There are numerous government documents emphasising the importance of basing practice upon evidence. Government policy on health care is what provides the ideology in which Clinical Governance is framed. It provides the policies, procedures and practices of our employing organisations; and, on the other hand, evidence can provide the ammunition to question accepted practices and to bring about effective practice.
CAM however is a disturbing exception to this principle. It seems to have slipped under the Clinical Governance radar and is gradually becoming accepted practice in health care. There is little physical ‘hard’ scientific evidence to confirm the efficacy of CAM; however there is evidence that people who have used CAM say they have benefited from the intervention. It seems that this anecdotal evidence is what justifies the expansion of CAM in health care, and its increasingly adopted use in the repertoire of nursing interventions. In an era of health care where patients are encouraged to be self-managing and ‘expert’ it is likely that they will resort to more and more of these harmful substances that not only have a detrimental physical affect used alone but also in interaction with prescribed medication. Nurses have a responsibility to work not only according to Clinical Governance as employees of health care organisations, but also as registered practitioners with a Code of Professional Conduct.

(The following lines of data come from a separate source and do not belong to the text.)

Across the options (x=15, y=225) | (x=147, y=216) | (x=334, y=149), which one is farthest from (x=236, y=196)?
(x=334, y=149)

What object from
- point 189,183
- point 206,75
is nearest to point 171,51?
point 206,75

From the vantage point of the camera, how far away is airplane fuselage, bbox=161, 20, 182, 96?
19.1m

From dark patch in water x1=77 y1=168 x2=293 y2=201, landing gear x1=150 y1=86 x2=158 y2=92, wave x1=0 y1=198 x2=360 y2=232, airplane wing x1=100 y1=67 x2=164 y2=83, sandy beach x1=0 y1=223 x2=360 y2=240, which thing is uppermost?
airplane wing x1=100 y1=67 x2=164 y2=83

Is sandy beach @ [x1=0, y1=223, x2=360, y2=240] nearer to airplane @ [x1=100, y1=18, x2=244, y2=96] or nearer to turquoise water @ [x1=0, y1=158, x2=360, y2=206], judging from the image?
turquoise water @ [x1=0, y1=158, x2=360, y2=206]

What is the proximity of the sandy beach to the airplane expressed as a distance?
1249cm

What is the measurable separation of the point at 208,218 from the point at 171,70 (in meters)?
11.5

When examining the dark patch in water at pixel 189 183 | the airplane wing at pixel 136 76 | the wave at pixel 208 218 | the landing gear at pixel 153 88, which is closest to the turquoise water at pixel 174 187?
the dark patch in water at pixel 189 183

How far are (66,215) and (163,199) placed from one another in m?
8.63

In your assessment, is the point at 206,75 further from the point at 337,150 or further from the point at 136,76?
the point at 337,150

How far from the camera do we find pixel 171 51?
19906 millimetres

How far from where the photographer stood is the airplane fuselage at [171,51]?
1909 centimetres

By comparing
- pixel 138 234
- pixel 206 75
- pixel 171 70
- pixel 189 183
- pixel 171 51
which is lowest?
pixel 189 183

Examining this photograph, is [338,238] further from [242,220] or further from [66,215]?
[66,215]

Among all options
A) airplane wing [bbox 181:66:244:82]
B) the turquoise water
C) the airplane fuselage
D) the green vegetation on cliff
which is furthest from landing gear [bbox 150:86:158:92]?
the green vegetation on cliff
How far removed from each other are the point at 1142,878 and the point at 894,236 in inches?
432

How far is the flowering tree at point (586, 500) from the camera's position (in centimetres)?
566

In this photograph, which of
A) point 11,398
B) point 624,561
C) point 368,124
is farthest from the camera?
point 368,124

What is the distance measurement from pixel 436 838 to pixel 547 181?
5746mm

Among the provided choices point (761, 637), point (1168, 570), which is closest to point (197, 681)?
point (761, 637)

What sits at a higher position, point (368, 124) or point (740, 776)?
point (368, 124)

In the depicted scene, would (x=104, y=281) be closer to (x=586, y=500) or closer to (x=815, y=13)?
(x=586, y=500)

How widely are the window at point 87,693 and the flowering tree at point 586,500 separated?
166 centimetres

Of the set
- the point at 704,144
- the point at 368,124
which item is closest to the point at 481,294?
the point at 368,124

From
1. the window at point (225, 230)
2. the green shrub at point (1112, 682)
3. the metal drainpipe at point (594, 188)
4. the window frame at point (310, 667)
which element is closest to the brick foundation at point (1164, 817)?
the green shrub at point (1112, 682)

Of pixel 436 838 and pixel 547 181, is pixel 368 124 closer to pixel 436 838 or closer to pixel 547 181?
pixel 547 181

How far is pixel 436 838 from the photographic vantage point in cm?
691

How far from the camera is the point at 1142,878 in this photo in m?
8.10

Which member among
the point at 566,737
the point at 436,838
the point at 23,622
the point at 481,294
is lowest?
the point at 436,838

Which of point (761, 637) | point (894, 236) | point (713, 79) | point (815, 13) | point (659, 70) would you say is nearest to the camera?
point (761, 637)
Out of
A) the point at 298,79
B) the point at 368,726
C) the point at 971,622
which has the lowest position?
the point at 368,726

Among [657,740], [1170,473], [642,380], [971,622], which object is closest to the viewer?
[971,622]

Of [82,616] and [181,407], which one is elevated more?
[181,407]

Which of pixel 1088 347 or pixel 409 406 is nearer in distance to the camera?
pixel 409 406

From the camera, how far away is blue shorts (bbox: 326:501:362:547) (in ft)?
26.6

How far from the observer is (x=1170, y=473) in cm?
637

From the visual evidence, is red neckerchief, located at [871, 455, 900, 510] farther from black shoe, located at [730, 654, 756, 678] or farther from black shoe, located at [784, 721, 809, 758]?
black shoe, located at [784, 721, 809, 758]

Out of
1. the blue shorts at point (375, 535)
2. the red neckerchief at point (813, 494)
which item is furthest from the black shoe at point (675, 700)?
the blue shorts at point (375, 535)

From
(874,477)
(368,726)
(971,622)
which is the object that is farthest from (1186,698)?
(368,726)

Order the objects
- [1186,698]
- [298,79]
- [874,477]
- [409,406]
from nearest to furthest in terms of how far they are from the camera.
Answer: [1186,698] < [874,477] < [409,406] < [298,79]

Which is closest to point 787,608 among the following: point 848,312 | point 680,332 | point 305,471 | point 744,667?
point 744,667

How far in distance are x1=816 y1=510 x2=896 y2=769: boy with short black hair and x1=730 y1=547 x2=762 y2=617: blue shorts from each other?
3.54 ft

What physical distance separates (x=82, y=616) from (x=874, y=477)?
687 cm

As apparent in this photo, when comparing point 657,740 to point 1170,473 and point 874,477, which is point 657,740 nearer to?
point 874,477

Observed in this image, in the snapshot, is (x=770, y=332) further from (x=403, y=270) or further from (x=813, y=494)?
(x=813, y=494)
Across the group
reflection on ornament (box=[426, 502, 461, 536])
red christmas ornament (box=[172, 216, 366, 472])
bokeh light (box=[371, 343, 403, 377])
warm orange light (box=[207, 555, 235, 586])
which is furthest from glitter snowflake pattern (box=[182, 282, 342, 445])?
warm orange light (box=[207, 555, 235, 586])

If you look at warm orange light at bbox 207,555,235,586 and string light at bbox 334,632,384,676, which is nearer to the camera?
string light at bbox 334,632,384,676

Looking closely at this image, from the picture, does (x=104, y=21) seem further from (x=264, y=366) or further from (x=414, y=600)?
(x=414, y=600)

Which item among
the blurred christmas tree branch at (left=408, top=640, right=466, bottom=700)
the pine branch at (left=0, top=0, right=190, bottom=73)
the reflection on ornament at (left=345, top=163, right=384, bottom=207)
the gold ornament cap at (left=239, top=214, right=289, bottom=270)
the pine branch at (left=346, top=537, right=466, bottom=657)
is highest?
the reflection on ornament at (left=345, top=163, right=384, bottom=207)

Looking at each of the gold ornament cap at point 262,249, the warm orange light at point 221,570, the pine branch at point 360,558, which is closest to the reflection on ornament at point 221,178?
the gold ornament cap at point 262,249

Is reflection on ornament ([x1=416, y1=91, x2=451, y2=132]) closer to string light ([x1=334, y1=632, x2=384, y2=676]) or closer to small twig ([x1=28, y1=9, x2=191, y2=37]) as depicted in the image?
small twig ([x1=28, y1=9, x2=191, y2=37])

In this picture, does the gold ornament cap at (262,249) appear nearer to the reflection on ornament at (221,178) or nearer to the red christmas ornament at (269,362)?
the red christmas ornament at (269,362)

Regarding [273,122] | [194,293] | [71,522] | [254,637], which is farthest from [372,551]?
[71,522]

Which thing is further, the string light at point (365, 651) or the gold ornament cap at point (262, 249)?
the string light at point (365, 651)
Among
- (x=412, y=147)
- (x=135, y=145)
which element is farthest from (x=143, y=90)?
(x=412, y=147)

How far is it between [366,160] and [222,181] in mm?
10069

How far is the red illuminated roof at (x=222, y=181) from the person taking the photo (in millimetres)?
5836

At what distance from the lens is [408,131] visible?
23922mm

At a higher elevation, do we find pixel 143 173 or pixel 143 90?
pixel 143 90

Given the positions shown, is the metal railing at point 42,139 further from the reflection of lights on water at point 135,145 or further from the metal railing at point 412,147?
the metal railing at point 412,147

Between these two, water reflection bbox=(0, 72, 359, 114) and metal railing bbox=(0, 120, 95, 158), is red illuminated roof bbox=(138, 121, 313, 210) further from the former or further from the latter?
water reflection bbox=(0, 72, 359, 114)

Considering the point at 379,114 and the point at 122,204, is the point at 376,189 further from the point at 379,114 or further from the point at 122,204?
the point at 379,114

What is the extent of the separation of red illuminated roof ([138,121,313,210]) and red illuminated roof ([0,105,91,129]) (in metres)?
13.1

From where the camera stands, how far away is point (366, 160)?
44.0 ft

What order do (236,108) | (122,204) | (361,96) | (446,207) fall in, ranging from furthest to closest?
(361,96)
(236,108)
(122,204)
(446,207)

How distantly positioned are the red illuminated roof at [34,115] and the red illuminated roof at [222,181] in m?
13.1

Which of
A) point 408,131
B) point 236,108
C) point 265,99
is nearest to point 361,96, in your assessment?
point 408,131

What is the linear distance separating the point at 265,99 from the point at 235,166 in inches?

In nursing, someone’s ‘lived experience’ of their own health is increasingly taking precedence over more traditional approaches towards health: that is to say, if it works for the patient then they are supported in doing it. However what does a nurse do if an empowered and self-managing patient is determined to follow a course of treatment which the nurse knows is an inappropriate course?
I doubt whether a government regularly terrified by screaming news headlines would make much of an effort to redress the balance of evidence-based practice in favour of hard science. It is arguable that recent attempts to regulate CAM have been engineered by a powerful pharmaceutical industry resolute to maintain chemicals as the main intervention in health care. On the other hand it is argued that some of the substances used in CAM are actually physically harmful. Whilst working in a profession that trumpets itself as uniquely humanistic and holistic, nurses will practice those techniques and methods that patients ask for because those patients believe they will benefit from them. A nurse using CAM in the course of his or her practice must be covered by insurance and they will need to be a registered practitioner of the particular CAM intervention in order to practice safely.
The issue was neatly summed up for me by a colleague who described CAM as like taking a placebo tablet. There are worrying implications for nursing practice that encourages the placebo effect whatever the motive.